» **What the task asks**:
Write out, with no changes, every line starting at the one that contains "Not your mom, not your milk Wall Clock" and ending at the last line of the data below. Leave pictures out.

» **Exercise materials**:

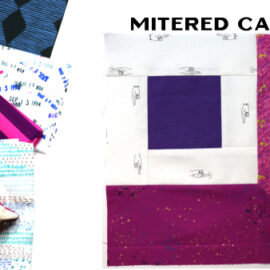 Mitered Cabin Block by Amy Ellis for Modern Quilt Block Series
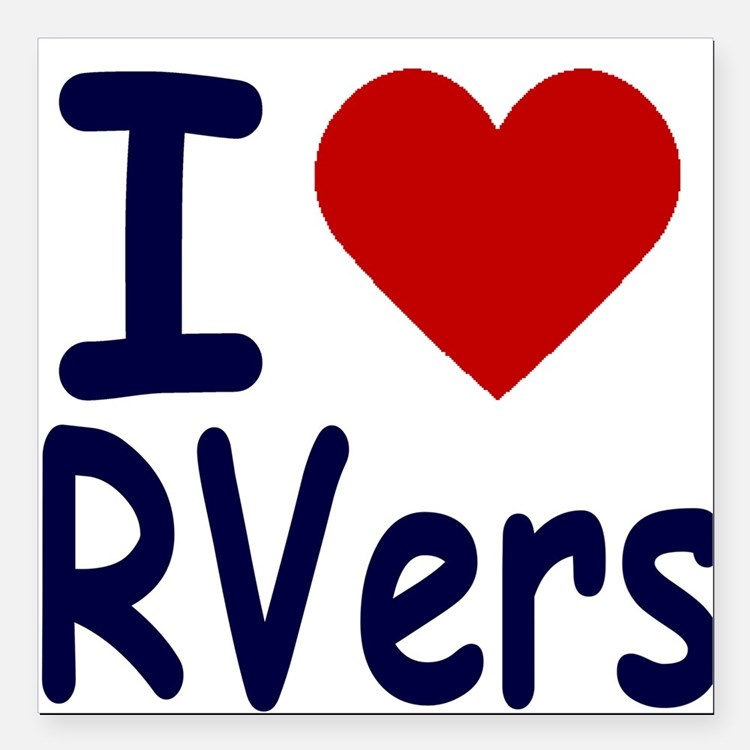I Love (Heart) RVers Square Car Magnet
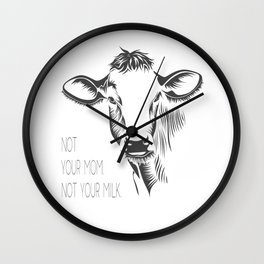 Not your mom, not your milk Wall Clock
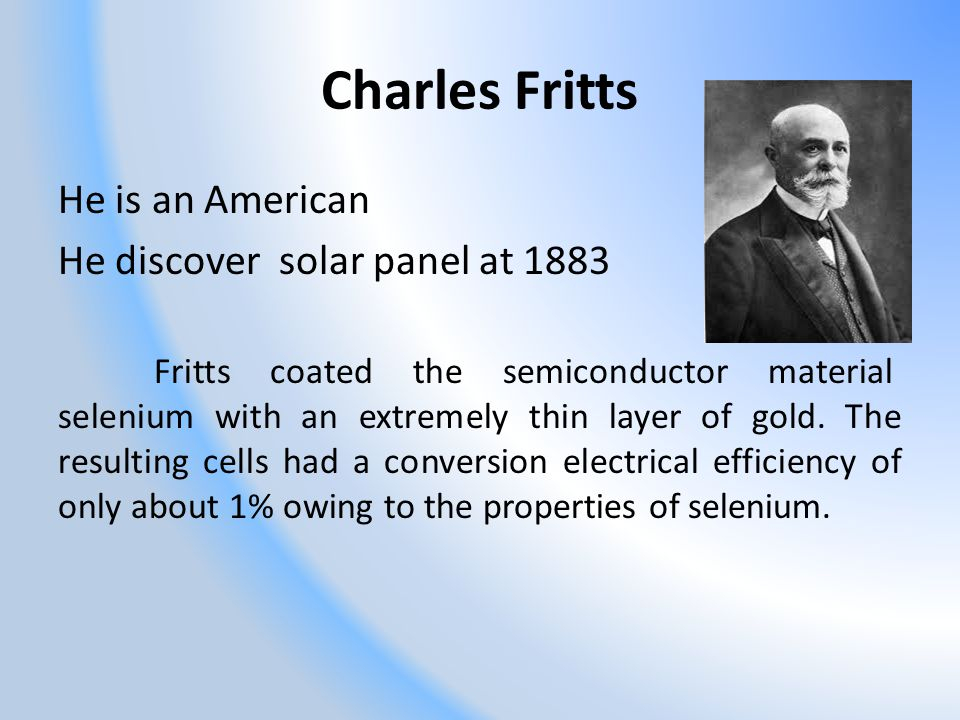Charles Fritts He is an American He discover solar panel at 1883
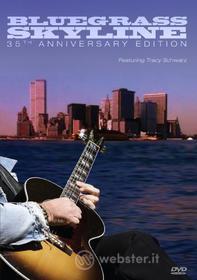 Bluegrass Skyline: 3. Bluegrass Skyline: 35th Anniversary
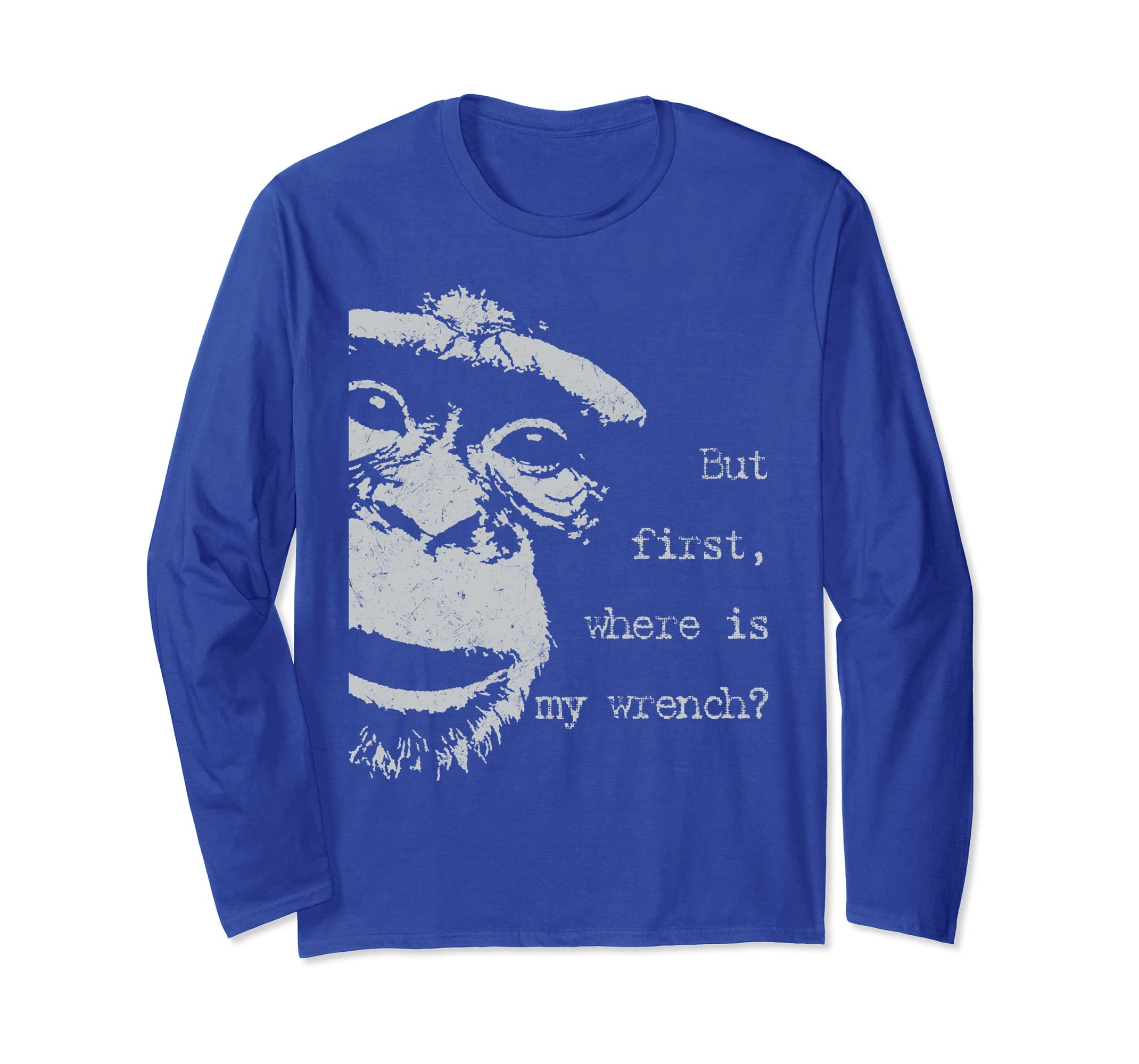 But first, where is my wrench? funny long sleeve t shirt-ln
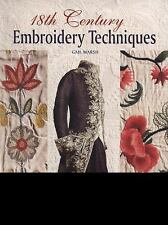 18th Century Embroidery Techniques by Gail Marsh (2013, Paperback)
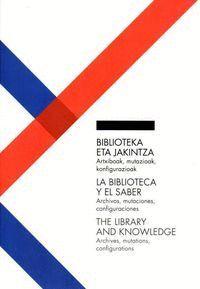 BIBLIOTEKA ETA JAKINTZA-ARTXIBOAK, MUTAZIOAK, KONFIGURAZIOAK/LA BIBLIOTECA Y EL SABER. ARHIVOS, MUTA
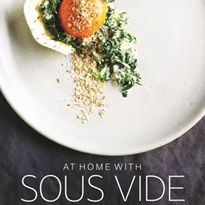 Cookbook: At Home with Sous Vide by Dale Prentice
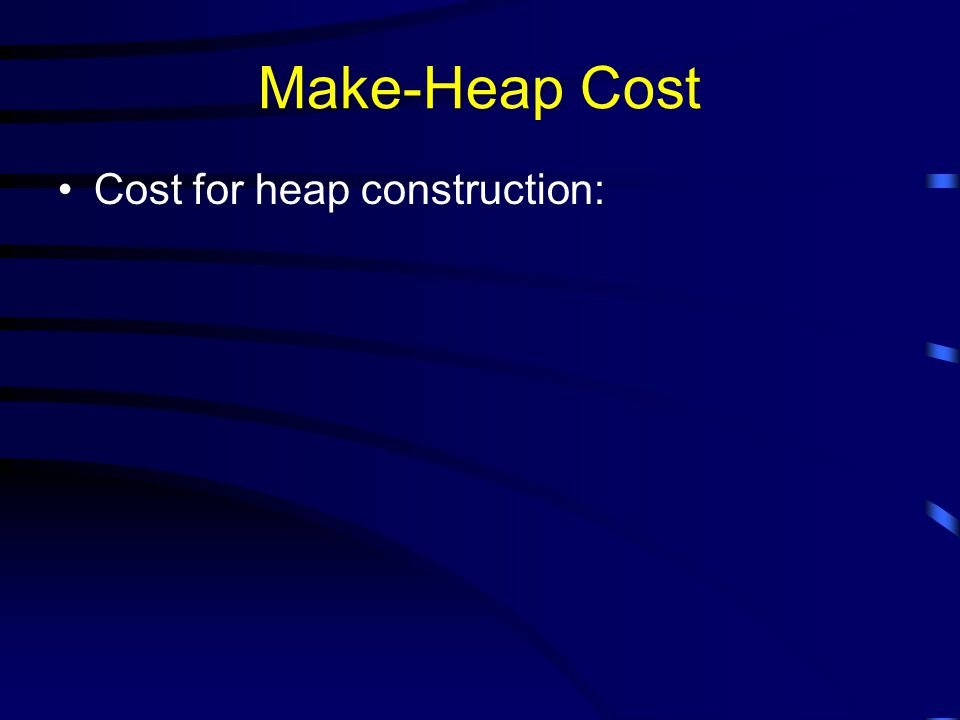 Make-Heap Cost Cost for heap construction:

» **Finished exercise**:
 Not your mom, not your milk Wall Clock
Charles Fritts He is an American He discover solar panel at 1883
 Bluegrass Skyline: 3. Bluegrass Skyline: 35th Anniversary
 But first, where is my wrench? funny long sleeve t shirt-ln
 18th Century Embroidery Techniques by Gail Marsh (2013, Paperback)
 BIBLIOTEKA ETA JAKINTZA-ARTXIBOAK, MUTAZIOAK, KONFIGURAZIOAK/LA BIBLIOTECA Y EL SABER. ARHIVOS, MUTA
 Cookbook: At Home with Sous Vide by Dale Prentice
 Make-Heap Cost Cost for heap construction:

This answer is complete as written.